── Texto fornecido

Durante sua visita a Nápoles no último dia 21, o Papa Francisco encontrou-se com o clero, os religiosos e os diáconos permanentes na Catedral. Na ocasião, venerou a relíquia do Sangue de São Januário (San Gennaro).
VISITA PASTORAL DO PAPA
FRANCISCO A POMPEIA E NÁPOLES
ENCONTRO COM O CLERO, OS RELIGIOSOS E OS
DIÁCONOS PERMANENTES NA BASÍLICA DE NÁPOLES
DISCURSO
DO SANTO PADRE
Sábado, 21 de Março de 2015
Preparei um discurso, mas os
discursos são maçadores. Entrego-o ao Cardeal, que depois vo-lo fará conhecer
através do boletim. Prefiro responder a algumas questões. Sugerem-me que eu
fale sentado, de modo que me repouse um pouco. Uma religiosa aqui presente,
muito idosa, veio a correr dizer-me: «Conceda-me a bênção em articulo
mortis». «Por quê, irmã?». «Porque devo ir em missão a abrir um
convento...». Este é o espírito da vida religiosa. Esta religiosa fez-me
pensar. Está ali, idosa, mas diz: «Sim, estou próxima do articulo
mortis, mas devo partir para renovar ou abrir um convento» e vai. Portanto,
também eu agora obedeço e falo sentado.
Este é um testemunho que tu
pedias: estar sempre a caminho. O caminho na vida consagrada é seguir os passos
de Jesus; inclusive a vida consagrada em geral, até para os sacerdotes é seguir
Jesus, e com vontade de trabalhar para o Senhor. Uma vez — refiro-me ao que me
disse a religiosa — um sacerdote idoso disse-me: «Para nós não há reforma e
quando regressamos a casa para repousar continuamos a trabalhar com a oração,
com as pequenas acções que podemos praticar, mas com o mesmo entusiasmo de
seguir Jesus». O testemunho de seguir o caminho de Jesus! Por isso o centro da
vida deve ser Jesus. Se no centro da vida — exagero... mas acontece noutras
partes, em Nápoles certamente não — sucede estar contra o bispo, contra o
pároco ou qualquer sacerdote, toda a minha vida é tomada por esta luta. É
perder a vida. Não ter uma família, nem filhos, nem o amor conjugal, que é tão
bom e bonito, para acabar a discutir com o Bispo, com os irmãos sacerdotes, com
os fiéis, com a «cara azeda», isto não é um testemunho. O testemunho é Jesus, o
centro é Jesus. Contudo, mesmo quando o centro é Jesus há essas dificuldades,
existem em toda parte, mas são enfrentadas de modo diverso. Num convento, pode
acontecer que eu não goste da superiora, mas se o meu centro é a superiora que
não aprecio, o testemunho não se concretiza. Se o meu centro for Jesus, rezo
pela superiora que não gosto, tolero-a e faço tudo para que os outros
superiores conheçam a situação. Mas ninguém me impede a alegria: a alegria de
seguir Jesus. Vejo aqui os seminaristas. Digo-vos isto: se não tiverdes Jesus
no centro, procrastinai a Ordenação. Se não estiverdes certos de que Jesus é o centro
da vossa vida, esperai mais tempo para ter a certeza. Porque ao contrário,
começareis um caminho que não sabereis como continuar.

────

■ Tarefa a realizar ■
Prossiga o discurso do Papa Francisco ao clero de Nápoles a partir da última frase apresentada, mantendo o mesmo tom e os mesmos destinatários.

── Material fornecido

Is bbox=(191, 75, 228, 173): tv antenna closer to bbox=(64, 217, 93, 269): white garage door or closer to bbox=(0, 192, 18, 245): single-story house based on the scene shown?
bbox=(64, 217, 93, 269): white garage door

────

■ Resultado final ■
Este é o primeiro testemunho:
que se veja que Jesus é o centro. O centro não são os mexericos nem a ambição
de obter este ou aquele lugar, nem o dinheiro — sobre o dinheiro falarei depois
— mas o centro deve ser Jesus. Como posso estar certo de ir sempre com Jesus? É
a sua Mãe que o acompanha. Um sacerdote, um religioso, uma religiosa que não
ama Nossa Senhora, que não reza a Nossa Senhora, diria também que não recita o
Terço... se não quiser a Mãe, a Mãe não lhe concederá o Filho. O Cardeal
ofereceu-me um livro de Santo Afonso Maria de Ligório, não sei se é «A Glória
de Maria»... Deste livro gosto de ler as histórias de Nossa Senhora que estão
no final de cada capítulo: nelas podemos ver como Nossa Senhora nos conduz
sempre para Jesus. Ela é Mãe, o centro do ser de Nossa Senhora é ser Mãe, levar
Jesus. E o padre Rupnik que realiza quadros e mosaicos tão lindos e artísticos,
ofereceu-me um ícone de Nossa Senhora juntamente com Jesus. Jesus e as mãos de
Nossa Senhora estão posicionadas de modo que Jesus desce e segura-se no manto
de Nossa Senhora para não cair. É Ela quem ajuda Jesus a descer até nós; é Ela
que nos doa Jesus. Dar testemunho de Jesus, e para seguir Jesus a Mãe é uma boa
ajuda: é Ela que nos oferece Jesus. Este é um dos testemunhos.
Outro testemunho é o espírito de
pobreza; também para os sacerdotes que não fazem votos de pobreza, mas devem
ter o espírito de pobreza. Quando o comércio entra na Igreja, quer através dos
sacerdotes quer dos religiosos, é terrível. Recordo uma grande religiosa,
mulher corajosa, uma óptima ecónoma que desempenhava bem o seu cargo. Era
observante mas tinha o coração apegado ao dinheiro e inconscientemente
seleccionava as pessoas segundo o dinheiro que possuíam. «Gosto mais deste, tem
muito dinheiro». Era ecónoma de um Colégio importante e realizou grandes
construções, uma mulher competente, mas via-se este seu limite e a última
humilhação que sofreu foi pública. Tinha cerca de 70 anos e estava na sala dos
professores durante uma pausa da escola, tomava um café e sofreu uma síncope,
caindo. Davam-lhe pancadinhas para que voltasse a si mas ela não se recuperava.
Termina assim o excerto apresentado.